Dissipative Kerr solitons in a photonic dimer on both sides of exceptional point (2101.09237v1)

Abstract: Exceptional points are a ubiquitous concept widely present in driven-dissipative coupled systems described by a non-Hermitian Hamiltonian. It is characterized by the degeneracy of the Hamiltonian's eigenvalues and coalescence of corresponding eigenvectors. Recent developments demonstrated that exceptional points can play an important role in photonics. However, to date, exceptional points have been extensively examined in the systems supporting only a few optical modes, thereby leaving the observation of collective (multimode) effects outside of the scope of study.

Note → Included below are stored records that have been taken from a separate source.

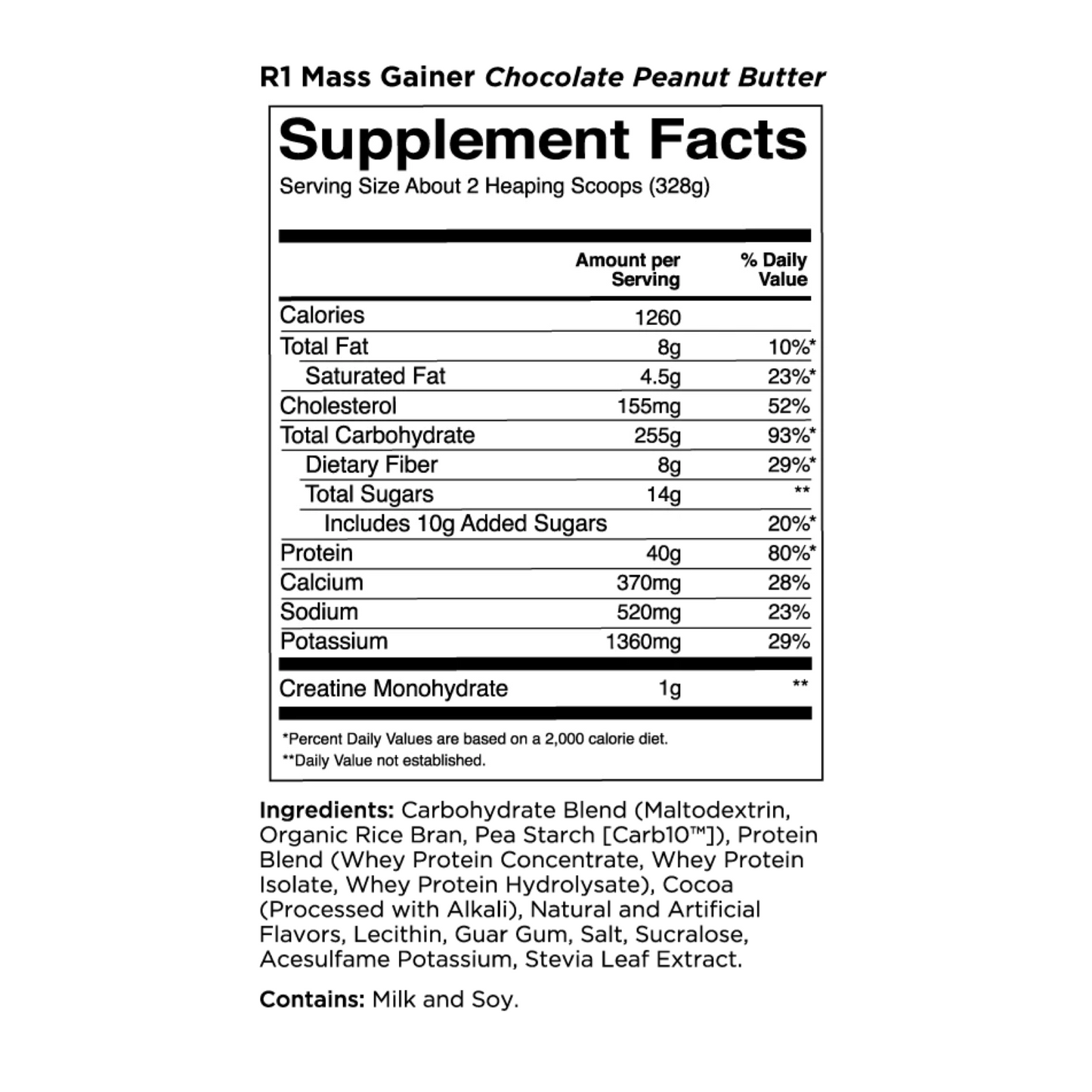 R1 Mass Gainer Chocolate Peanut Butter

Supplement Facts
Serving Size About 2 Heaping Scoops (328g)

|  | Amount per Serving | % Daily Value |
|---|---|---|
| Calories | 1260 |  |
| Total Fat | 8g | 10%* |
| Saturated Fat | 4.5g | 23%* |
| Cholesterol | 155mg | 52% |
| Total Carbohydrate | 255g | 93%* |
| Dietary Fiber | 8g | 29%* |
| Total Sugars | 14g | ** |
| Includes 10g Added Sugars |  | 20%* |
| Protein | 40g | 80%* |
| Calcium | 370mg | 28% |
| Sodium | 520mg | 23% |
| Potassium | 1360mg | 29% |
| Creatine Monohydrate | 1g | ** |

*Percent Daily Values are based on a 2,000 calorie diet.
**Daily Value not established.

Ingredients: Carbohydrate Blend (Maltodextrin, Organic Rice Bran, Pea Starch [Carb10™]), Protein Blend (Whey Protein Concentrate, Whey Protein Isolate, Whey Protein Hydrolysate), Cocoa (Processed with Alkali), Natural and Artificial Flavors, Lecithin, Guar Gum, Salt, Sucralose, Acesulfame Potassium, Stevia Leaf Extract.

Contains: Milk and Soy.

In the present paper, we analyze the role of exceptional points in nonlinear multimode photonics. Specifically, we provide insights into complex nonlinear dynamics arising in a continuous wave-driven pair of strongly coupled nonlinear micro-resonators (i.e. a nonlinear photonic dimer) operating in the multimode regime. Investigating this system, which is known to possess exceptional points, we find two fundamentally different nonlinear regimes of operation corresponding to effective parity-time symmetric and broken parity-time symmetry states. We demonstrate that the photonic dimer can be critically coupled to a bus waveguide, thereby, providing an efficient generation of the dissipative Kerr solitons on both sides of the exceptional point. The parity-time symmetric case, which corresponds to a pair of symmetrically split resonances, has been recently shown to exhibit a variety of emergent phenomena including gear soliton generation, symmetry breaking, and soliton hopping. Dissipative solitons generation in the parity-time symmetry broken case - leading to the dissipation splitting - up to now remains unexplored.